#### Excerpts from a spatial dataset:
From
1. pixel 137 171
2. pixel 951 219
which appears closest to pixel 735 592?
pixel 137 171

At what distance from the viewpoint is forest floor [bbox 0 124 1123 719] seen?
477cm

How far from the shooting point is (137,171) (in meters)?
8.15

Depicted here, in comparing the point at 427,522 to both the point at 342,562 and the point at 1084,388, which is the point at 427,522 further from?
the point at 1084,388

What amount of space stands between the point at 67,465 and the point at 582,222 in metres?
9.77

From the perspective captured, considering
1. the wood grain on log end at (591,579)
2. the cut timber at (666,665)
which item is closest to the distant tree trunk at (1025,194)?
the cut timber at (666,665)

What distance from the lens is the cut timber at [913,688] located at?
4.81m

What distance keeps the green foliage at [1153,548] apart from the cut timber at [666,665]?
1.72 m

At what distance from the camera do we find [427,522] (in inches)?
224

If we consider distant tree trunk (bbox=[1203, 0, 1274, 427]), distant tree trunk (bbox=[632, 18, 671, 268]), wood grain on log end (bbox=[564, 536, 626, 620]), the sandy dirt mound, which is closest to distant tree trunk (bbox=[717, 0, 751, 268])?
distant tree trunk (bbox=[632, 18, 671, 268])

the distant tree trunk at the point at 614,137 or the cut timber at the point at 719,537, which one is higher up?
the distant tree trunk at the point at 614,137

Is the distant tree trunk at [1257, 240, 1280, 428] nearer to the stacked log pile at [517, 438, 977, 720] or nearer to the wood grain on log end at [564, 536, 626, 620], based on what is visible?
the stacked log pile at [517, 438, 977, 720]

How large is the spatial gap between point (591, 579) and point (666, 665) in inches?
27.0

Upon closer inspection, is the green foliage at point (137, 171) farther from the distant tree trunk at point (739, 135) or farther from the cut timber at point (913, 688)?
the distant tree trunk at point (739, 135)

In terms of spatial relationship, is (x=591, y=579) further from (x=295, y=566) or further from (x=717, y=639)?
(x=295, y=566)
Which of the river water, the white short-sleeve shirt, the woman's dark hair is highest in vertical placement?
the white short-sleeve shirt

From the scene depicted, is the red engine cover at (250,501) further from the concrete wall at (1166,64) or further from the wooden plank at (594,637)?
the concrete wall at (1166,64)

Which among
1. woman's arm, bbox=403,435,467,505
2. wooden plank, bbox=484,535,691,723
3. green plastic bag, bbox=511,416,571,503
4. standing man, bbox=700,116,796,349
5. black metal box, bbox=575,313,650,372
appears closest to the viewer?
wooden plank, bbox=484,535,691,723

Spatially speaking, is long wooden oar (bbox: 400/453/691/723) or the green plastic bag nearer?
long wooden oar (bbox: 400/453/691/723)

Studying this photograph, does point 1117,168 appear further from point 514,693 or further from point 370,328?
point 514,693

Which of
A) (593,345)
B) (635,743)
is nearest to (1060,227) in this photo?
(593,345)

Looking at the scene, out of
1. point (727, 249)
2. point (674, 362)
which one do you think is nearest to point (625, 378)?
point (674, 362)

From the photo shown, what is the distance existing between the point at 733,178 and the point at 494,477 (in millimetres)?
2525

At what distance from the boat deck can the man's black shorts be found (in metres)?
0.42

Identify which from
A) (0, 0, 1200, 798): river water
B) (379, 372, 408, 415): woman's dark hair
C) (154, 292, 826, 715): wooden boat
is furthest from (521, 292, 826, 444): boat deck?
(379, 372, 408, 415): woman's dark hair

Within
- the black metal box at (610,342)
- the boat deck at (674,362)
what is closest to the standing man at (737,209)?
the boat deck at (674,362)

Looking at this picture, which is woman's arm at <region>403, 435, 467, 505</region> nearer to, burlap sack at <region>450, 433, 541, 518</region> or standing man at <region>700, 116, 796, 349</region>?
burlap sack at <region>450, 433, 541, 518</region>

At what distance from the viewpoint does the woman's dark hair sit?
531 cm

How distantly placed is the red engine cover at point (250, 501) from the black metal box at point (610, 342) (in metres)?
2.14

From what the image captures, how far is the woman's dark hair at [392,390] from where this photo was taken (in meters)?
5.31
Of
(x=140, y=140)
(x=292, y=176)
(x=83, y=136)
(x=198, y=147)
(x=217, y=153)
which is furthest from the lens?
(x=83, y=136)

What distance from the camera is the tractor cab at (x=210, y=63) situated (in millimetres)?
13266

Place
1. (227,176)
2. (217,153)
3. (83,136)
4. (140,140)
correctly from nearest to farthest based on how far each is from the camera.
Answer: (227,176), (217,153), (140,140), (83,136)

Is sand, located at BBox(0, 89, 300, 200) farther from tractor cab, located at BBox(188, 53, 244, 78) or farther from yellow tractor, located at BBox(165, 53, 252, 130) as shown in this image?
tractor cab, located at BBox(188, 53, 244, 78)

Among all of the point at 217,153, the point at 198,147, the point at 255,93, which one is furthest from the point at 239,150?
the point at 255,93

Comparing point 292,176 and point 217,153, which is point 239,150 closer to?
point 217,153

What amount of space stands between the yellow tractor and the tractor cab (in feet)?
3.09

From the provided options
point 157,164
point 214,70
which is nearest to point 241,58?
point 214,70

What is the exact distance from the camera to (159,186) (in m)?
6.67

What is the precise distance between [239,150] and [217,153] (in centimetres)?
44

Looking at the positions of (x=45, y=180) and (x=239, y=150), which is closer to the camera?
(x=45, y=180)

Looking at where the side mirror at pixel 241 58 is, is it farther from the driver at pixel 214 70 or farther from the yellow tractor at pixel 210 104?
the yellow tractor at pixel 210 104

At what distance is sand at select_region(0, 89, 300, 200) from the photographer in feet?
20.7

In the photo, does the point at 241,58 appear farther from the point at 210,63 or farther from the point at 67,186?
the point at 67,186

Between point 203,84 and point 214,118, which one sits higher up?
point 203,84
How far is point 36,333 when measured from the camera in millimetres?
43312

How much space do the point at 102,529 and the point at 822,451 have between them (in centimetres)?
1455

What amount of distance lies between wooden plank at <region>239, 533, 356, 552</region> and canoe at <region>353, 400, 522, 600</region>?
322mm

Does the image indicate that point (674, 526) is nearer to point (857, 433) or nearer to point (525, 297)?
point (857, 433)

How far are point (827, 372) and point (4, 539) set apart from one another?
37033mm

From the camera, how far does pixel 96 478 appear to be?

#### What you will do:
Repeat the records exactly, including every line.

#### Answer to the exercise:
From
1. pixel 137 171
2. pixel 951 219
which appears closest to pixel 735 592?
pixel 137 171

At what distance from the viewpoint is forest floor [bbox 0 124 1123 719] seen?
477cm

How far from the shooting point is (137,171) (in meters)?
8.15

Depicted here, in comparing the point at 427,522 to both the point at 342,562 and the point at 1084,388, which is the point at 427,522 further from?
the point at 1084,388

What amount of space stands between the point at 67,465 and the point at 582,222 in metres?
9.77

From the perspective captured, considering
1. the wood grain on log end at (591,579)
2. the cut timber at (666,665)
which item is closest to the distant tree trunk at (1025,194)?
the cut timber at (666,665)

What distance from the lens is the cut timber at [913,688] located at?
4.81m

What distance keeps the green foliage at [1153,548] apart from the cut timber at [666,665]?
1.72 m

At what distance from the camera do we find [427,522] (in inches)?
224

If we consider distant tree trunk (bbox=[1203, 0, 1274, 427]), distant tree trunk (bbox=[632, 18, 671, 268]), wood grain on log end (bbox=[564, 536, 626, 620]), the sandy dirt mound, which is closest to distant tree trunk (bbox=[717, 0, 751, 268])?
distant tree trunk (bbox=[632, 18, 671, 268])

the distant tree trunk at the point at 614,137 or the cut timber at the point at 719,537, which one is higher up?
the distant tree trunk at the point at 614,137

Is the distant tree trunk at [1257, 240, 1280, 428] nearer to the stacked log pile at [517, 438, 977, 720] or nearer to the wood grain on log end at [564, 536, 626, 620], based on what is visible?
the stacked log pile at [517, 438, 977, 720]

How large is the spatial gap between point (591, 579) and point (666, 665) in inches?
27.0

Upon closer inspection, is the green foliage at point (137, 171) farther from the distant tree trunk at point (739, 135) or farther from the cut timber at point (913, 688)?
the distant tree trunk at point (739, 135)

In terms of spatial relationship, is (x=591, y=579) further from (x=295, y=566) or further from (x=717, y=639)?
(x=295, y=566)
Which of the river water, the white short-sleeve shirt, the woman's dark hair is highest in vertical placement?
the white short-sleeve shirt

From the scene depicted, is the red engine cover at (250,501) further from the concrete wall at (1166,64) or further from the wooden plank at (594,637)?
the concrete wall at (1166,64)

Which among
1. woman's arm, bbox=403,435,467,505
2. wooden plank, bbox=484,535,691,723
3. green plastic bag, bbox=511,416,571,503
4. standing man, bbox=700,116,796,349
5. black metal box, bbox=575,313,650,372
appears closest to the viewer?
wooden plank, bbox=484,535,691,723

Spatially speaking, is long wooden oar (bbox: 400/453/691/723) or the green plastic bag nearer?
long wooden oar (bbox: 400/453/691/723)

Studying this photograph, does point 1117,168 appear further from point 514,693 or further from point 370,328?
point 514,693

Which of
A) (593,345)
B) (635,743)
is nearest to (1060,227) in this photo?
(593,345)

Looking at the scene, out of
1. point (727, 249)
2. point (674, 362)
which one do you think is nearest to point (625, 378)?
point (674, 362)

From the photo shown, what is the distance existing between the point at 733,178 and the point at 494,477 (in millimetres)?
2525

At what distance from the boat deck can the man's black shorts be found (in metres)?
0.42

Identify which from
A) (0, 0, 1200, 798): river water
B) (379, 372, 408, 415): woman's dark hair
C) (154, 292, 826, 715): wooden boat
is furthest from (521, 292, 826, 444): boat deck?
(379, 372, 408, 415): woman's dark hair

Within
- the black metal box at (610,342)
- the boat deck at (674,362)
what is closest to the standing man at (737,209)?
the boat deck at (674,362)

Looking at this picture, which is woman's arm at <region>403, 435, 467, 505</region> nearer to, burlap sack at <region>450, 433, 541, 518</region> or standing man at <region>700, 116, 796, 349</region>?
burlap sack at <region>450, 433, 541, 518</region>

At what distance from the viewpoint does the woman's dark hair sit?
531 cm

How distantly placed is the red engine cover at point (250, 501) from the black metal box at point (610, 342) (in metres)?
2.14

From what the image captures, how far is the woman's dark hair at [392,390] from where this photo was taken (in meters)?
5.31
Of
(x=140, y=140)
(x=292, y=176)
(x=83, y=136)
(x=198, y=147)
(x=217, y=153)
which is furthest from the lens?
(x=83, y=136)

What distance from the camera is the tractor cab at (x=210, y=63) situated (in millimetres)?
13266

Place
1. (227,176)
2. (217,153)
3. (83,136)
4. (140,140)
correctly from nearest to farthest based on how far each is from the camera.
Answer: (227,176), (217,153), (140,140), (83,136)

Is sand, located at BBox(0, 89, 300, 200) farther from tractor cab, located at BBox(188, 53, 244, 78) or farther from yellow tractor, located at BBox(165, 53, 252, 130) as shown in this image?
tractor cab, located at BBox(188, 53, 244, 78)

Among all of the point at 217,153, the point at 198,147, the point at 255,93, which one is furthest from the point at 239,150?
the point at 255,93

Comparing point 292,176 and point 217,153, which is point 239,150 closer to?
point 217,153

What amount of space stands between the yellow tractor and the tractor cab (in feet)?
3.09

From the provided options
point 157,164
point 214,70
which is nearest to point 241,58?
point 214,70

What is the exact distance from the camera to (159,186) (in m)?
6.67

What is the precise distance between [239,150] and [217,153] (in centimetres)?
44

Looking at the positions of (x=45, y=180) and (x=239, y=150), which is closer to the camera?
(x=45, y=180)

Looking at where the side mirror at pixel 241 58 is, is it farther from the driver at pixel 214 70 or farther from the yellow tractor at pixel 210 104?
the yellow tractor at pixel 210 104

At what distance is sand at select_region(0, 89, 300, 200) from the photographer in feet?
20.7

In the photo, does the point at 241,58 appear farther from the point at 210,63 or farther from the point at 67,186?
the point at 67,186

Between point 203,84 and point 214,118, which one sits higher up?
point 203,84
How far is point 36,333 when measured from the camera in millimetres?
43312

How much space do the point at 102,529 and the point at 822,451 have between them (in centimetres)?
1455

What amount of distance lies between wooden plank at <region>239, 533, 356, 552</region> and canoe at <region>353, 400, 522, 600</region>?
322mm

Does the image indicate that point (674, 526) is nearer to point (857, 433) or nearer to point (525, 297)?
point (857, 433)

How far are point (827, 372) and point (4, 539) set apart from one another?
37033mm

From the camera, how far does pixel 96 478 appear to be?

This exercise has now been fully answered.